§ RECORDS

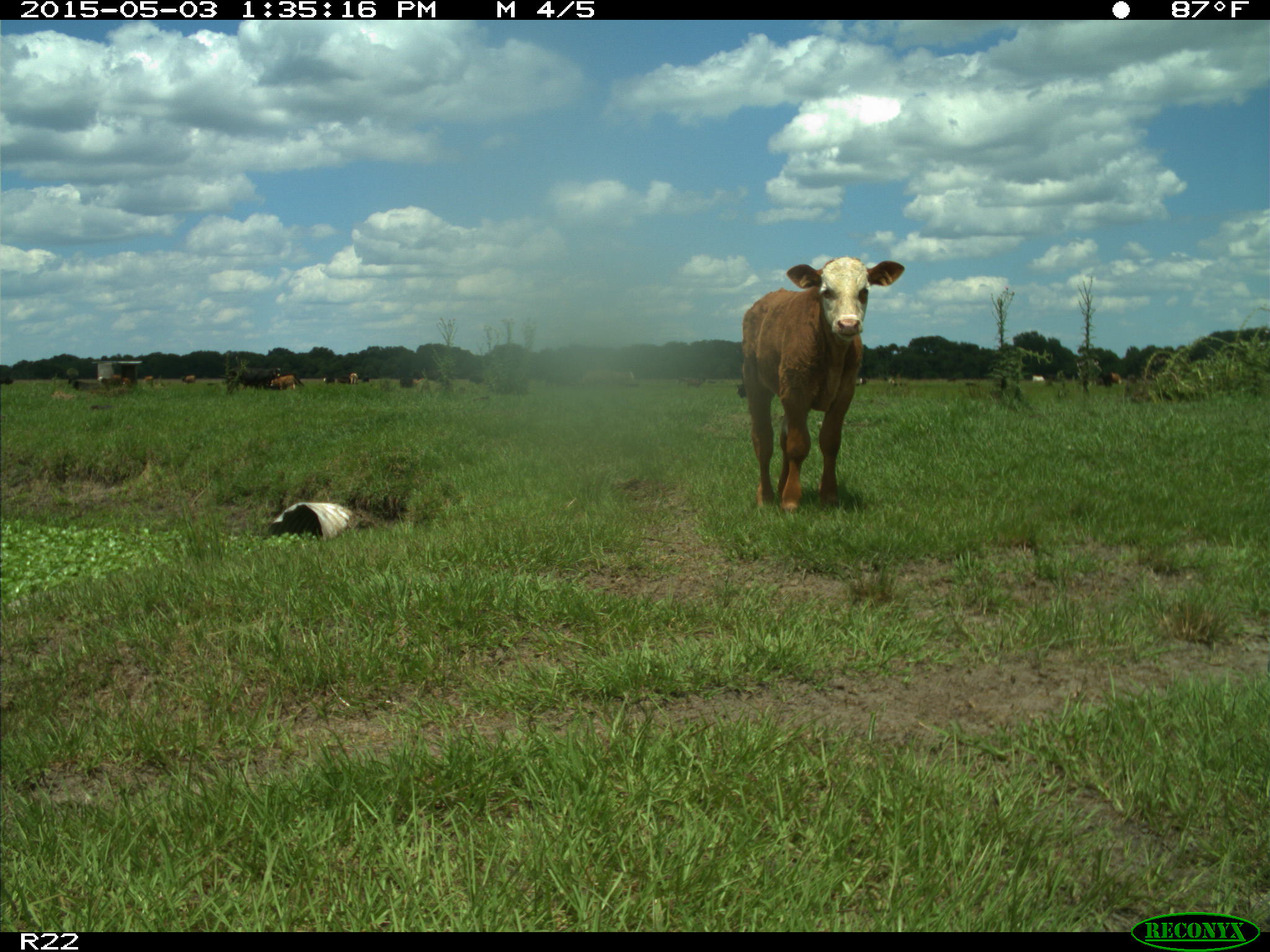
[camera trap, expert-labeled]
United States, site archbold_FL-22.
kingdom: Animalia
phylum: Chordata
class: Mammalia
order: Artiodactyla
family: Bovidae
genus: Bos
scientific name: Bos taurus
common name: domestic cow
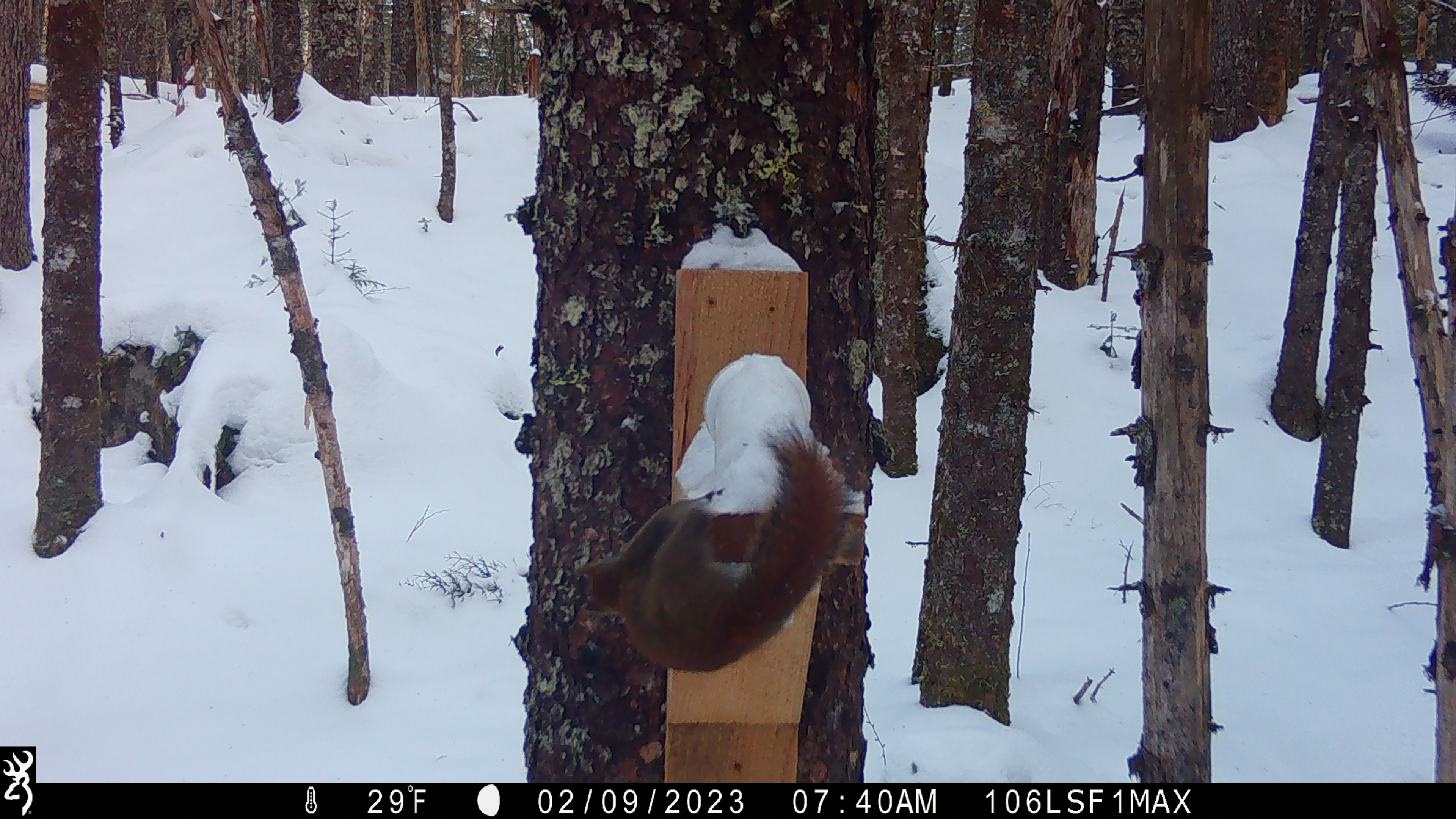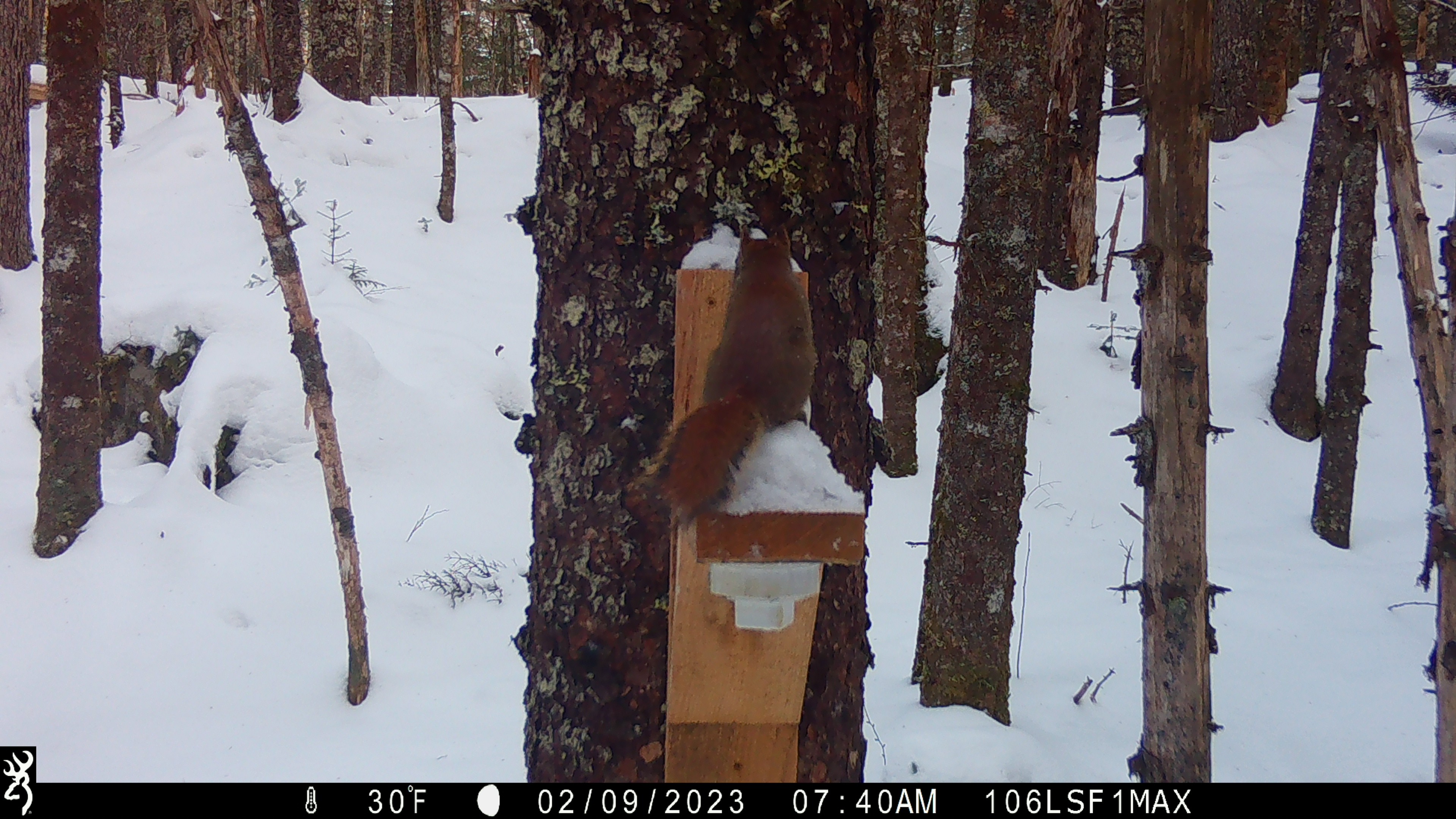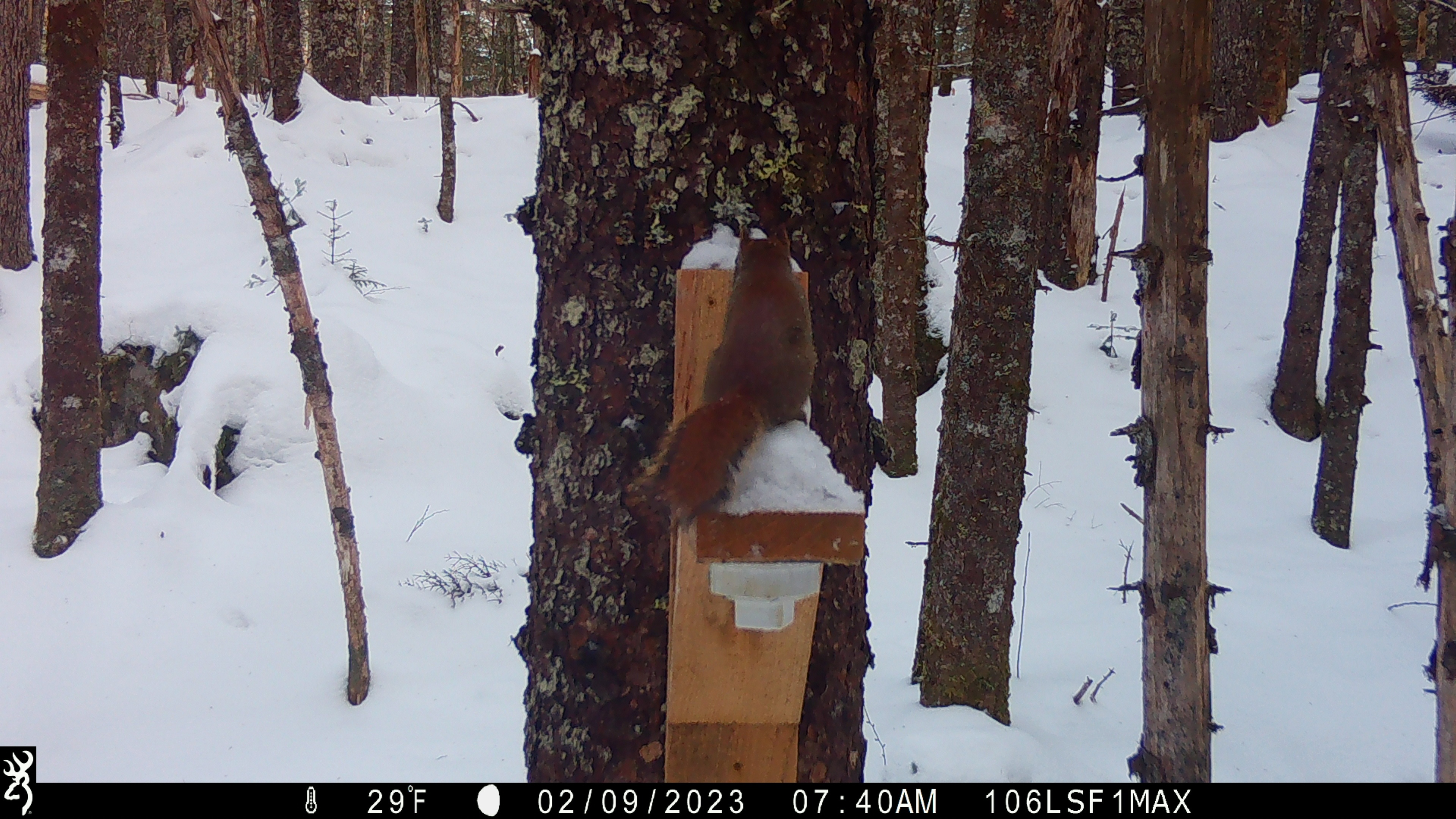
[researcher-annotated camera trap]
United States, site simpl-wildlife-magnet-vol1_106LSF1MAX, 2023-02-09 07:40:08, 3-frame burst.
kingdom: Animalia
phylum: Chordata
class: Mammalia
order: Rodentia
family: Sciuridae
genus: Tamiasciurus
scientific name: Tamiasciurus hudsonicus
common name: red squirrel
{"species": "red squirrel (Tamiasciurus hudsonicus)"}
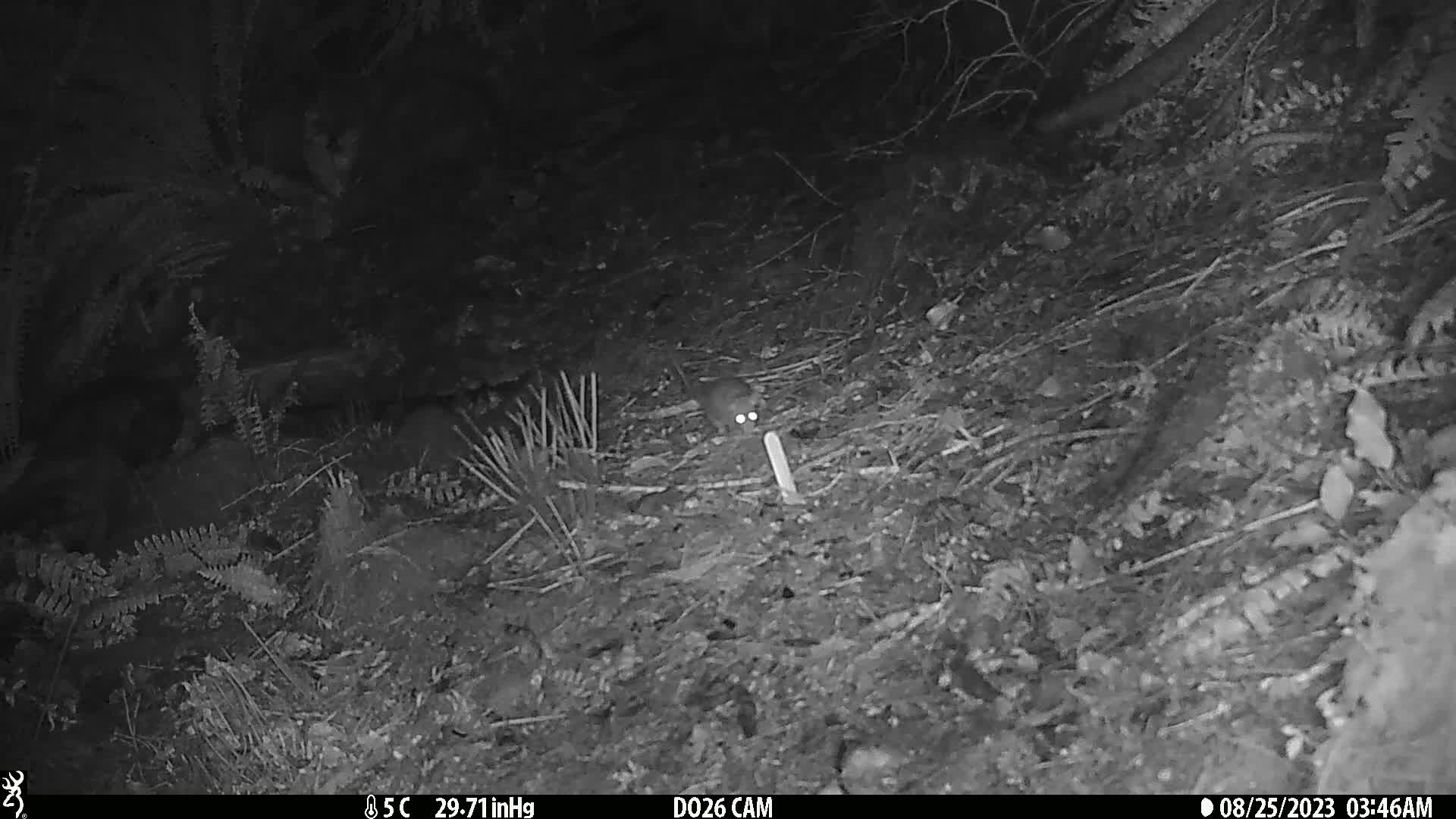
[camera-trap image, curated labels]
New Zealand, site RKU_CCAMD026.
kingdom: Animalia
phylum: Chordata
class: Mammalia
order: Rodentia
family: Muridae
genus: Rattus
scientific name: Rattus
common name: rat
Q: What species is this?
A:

§ ACTIVITY
The entries are to be transcribed word for word, without their images.

§ EXPECTED OUTPUT
[camera trap, expert-labeled]
United States, site archbold_FL-22.
kingdom: Animalia
phylum: Chordata
class: Mammalia
order: Artiodactyla
family: Bovidae
genus: Bos
scientific name: Bos taurus
common name: domestic cow
[researcher-annotated camera trap]
United States, site simpl-wildlife-magnet-vol1_106LSF1MAX, 2023-02-09 07:40:08, 3-frame burst.
kingdom: Animalia
phylum: Chordata
class: Mammalia
order: Rodentia
family: Sciuridae
genus: Tamiasciurus
scientific name: Tamiasciurus hudsonicus
common name: red squirrel
{"species": "red squirrel (Tamiasciurus hudsonicus)"}
[camera-trap image, curated labels]
New Zealand, site RKU_CCAMD026.
kingdom: Animalia
phylum: Chordata
class: Mammalia
order: Rodentia
family: Muridae
genus: Rattus
scientific name: Rattus
common name: rat
Q: What species is this?
A:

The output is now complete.